● **Work request**
Which of the lines in the data below contain the string "Stock"? Copy each of them.

------------------------------

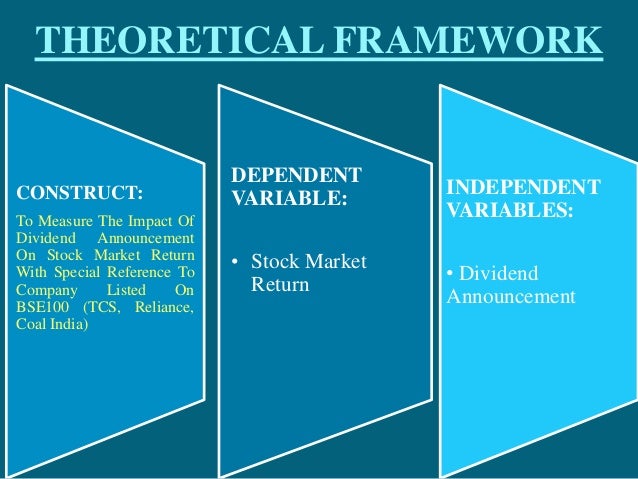 THEORETICAL FRAMEWORK

CONSTRUCT:

To Measure The Impact Of Dividend Announcement On Stock Market Return With Special Reference To Company Listed On BSE100 (TCS, Reliance, Coal India)

DEPENDENT VARIABLE:

• Stock Market Return

INDEPENDENT VARIABLES:

• Dividend Announcement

------------------------------

● **Answer to this exercise**
To Measure The Impact Of Dividend Announcement On Stock Market Return With Special Reference To Company Listed On BSE100 (TCS, Reliance, Coal India)
• Stock Market Return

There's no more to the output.